- AIM A: Copy the stretch of the Children of War: Blood and Snow interview text from "Children of War: Blood" through "exploration and discovery.".
- AIM B: In the Children of War: Blood and Snow interview text, what position does Ryan Lamb hold at Shadowforge?
- AIM C: Continue the Children of War: Blood and Snow interview text from its final line.

Children of War: Blood and Snow is one of the new kickstarter RPGs that went live this month. The developer describes their game as the following.

An open world, 1-4 player cooperative fantasy RPG with real-time combat system and heavy emphasis on exploration and discovery.

Sounds interesting right? The game has my attention, and a few others on site. So a few days ago I got in contact with COO/Program Director Ryan Lamb of Shadowforge.

He was kind enough to agree to the interview, and provided us with some new images. So without wasting any more time here are the questions, and answers.

RPGWatch: Can you give a short description about your game company Shadowforge?

- DATA SUPPLIED:
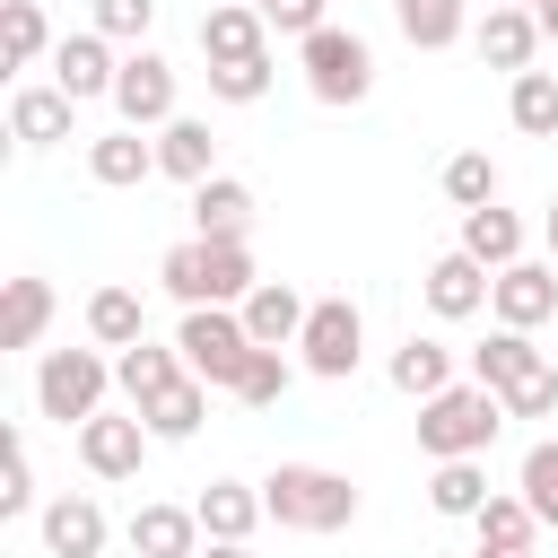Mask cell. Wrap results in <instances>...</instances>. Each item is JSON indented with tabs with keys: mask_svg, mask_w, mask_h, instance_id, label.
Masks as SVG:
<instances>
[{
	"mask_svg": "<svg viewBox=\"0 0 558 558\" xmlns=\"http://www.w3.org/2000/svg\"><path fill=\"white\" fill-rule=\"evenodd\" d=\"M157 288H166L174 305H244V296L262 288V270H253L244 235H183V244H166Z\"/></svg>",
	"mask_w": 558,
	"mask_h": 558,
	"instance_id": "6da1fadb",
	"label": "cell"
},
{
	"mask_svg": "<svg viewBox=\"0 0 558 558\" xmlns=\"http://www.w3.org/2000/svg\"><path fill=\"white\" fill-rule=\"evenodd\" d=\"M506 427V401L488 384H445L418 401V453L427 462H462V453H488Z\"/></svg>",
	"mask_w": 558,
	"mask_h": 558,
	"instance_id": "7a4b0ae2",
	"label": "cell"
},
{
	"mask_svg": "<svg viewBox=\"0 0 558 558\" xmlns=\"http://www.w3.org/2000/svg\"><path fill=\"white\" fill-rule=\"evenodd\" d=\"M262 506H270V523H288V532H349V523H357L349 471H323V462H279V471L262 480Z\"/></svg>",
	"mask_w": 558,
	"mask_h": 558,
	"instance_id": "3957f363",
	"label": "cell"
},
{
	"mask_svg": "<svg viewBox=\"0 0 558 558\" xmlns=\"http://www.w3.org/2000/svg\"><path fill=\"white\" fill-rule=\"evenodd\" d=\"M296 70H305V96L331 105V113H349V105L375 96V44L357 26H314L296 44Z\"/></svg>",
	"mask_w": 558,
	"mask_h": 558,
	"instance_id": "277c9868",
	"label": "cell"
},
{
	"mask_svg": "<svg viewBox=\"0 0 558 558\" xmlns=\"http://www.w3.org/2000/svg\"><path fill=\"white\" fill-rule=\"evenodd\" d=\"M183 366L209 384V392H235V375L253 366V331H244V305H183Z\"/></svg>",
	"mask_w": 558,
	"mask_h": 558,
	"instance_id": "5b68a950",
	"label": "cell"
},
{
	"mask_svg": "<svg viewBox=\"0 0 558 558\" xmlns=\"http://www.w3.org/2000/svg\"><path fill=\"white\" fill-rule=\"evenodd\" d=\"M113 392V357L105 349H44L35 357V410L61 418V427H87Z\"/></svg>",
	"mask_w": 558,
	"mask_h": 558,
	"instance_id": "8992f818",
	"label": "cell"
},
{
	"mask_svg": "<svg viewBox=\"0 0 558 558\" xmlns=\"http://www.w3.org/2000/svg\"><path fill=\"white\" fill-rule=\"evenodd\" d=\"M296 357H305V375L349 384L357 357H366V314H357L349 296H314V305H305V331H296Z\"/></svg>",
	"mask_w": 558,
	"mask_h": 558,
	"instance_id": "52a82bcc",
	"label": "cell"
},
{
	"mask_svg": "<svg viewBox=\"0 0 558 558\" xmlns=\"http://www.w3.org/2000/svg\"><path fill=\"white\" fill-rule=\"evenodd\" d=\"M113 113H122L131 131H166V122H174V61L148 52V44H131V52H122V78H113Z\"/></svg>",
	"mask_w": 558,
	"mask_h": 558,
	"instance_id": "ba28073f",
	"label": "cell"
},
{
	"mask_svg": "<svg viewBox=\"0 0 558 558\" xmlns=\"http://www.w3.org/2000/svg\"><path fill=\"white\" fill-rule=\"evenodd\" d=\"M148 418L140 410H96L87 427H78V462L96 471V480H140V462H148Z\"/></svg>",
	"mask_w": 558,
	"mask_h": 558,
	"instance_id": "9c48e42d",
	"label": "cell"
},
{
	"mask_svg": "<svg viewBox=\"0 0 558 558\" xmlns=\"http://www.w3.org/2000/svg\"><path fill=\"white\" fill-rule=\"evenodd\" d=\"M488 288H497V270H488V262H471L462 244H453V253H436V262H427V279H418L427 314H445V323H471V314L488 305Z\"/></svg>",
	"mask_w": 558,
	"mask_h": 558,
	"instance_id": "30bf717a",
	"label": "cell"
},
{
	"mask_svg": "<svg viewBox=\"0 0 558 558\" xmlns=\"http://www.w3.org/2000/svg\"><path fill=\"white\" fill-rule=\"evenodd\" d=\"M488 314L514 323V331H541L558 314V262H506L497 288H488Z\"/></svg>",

- TASK RESPONSE A:
Children of War: Blood and Snow is one of the new kickstarter RPGs that went live this month. The developer describes their game as the following.

An open world, 1-4 player cooperative fantasy RPG with real-time combat system and heavy emphasis on exploration and discovery.

- TASK RESPONSE B: COO/Program Director.

- TASK RESPONSE C:
Ryan Lamb: The Shadowforge core team consists of me (Ryan Lamb), Devon Burnett and Josh Lamb (Ryan’s brother).  We founded the company about 2 years ago because creating mods and our own little proprietary add-ons has been a lifelong hobby and we wanted to turn our dreams into a career.  Josh is the CEO and runs the business side of things as well as contributes concept art, models, story and game design.  Devon is the main writer and lore guru, which as you can imagine on a game like this is a full time job.  Ryan is the lead programmer and modeler and contributes code and models/animation.  Our favorite games are mostly steeped in deep lore and engaging story and we want to bring back that rich, story-telling tradition to create worlds where players can be fully immersed.

RPGWatch: What are your top five favorite RPGs?

Ryan Lamb: Bioforge is my all-time favorite although that’s probably one of the more obscure games out there. It was one of the very first true 3d, third person adventure survival game and I consider it to be an RPG because of the very strong character development that pulls you in and makes you a part of the story.  Although it doesn’t have many of the normal RPG elements like stats, character traits etc., it’s about finding out who you are placed me in the role of the character in a more immersive way than I’ve ever experienced.

My other 4 favorites are Baulder’s Gate, the Mass Effect series, Elder Scrolls series and the Bioshock series.


RPGWatch: Can you share a few details about the games setting?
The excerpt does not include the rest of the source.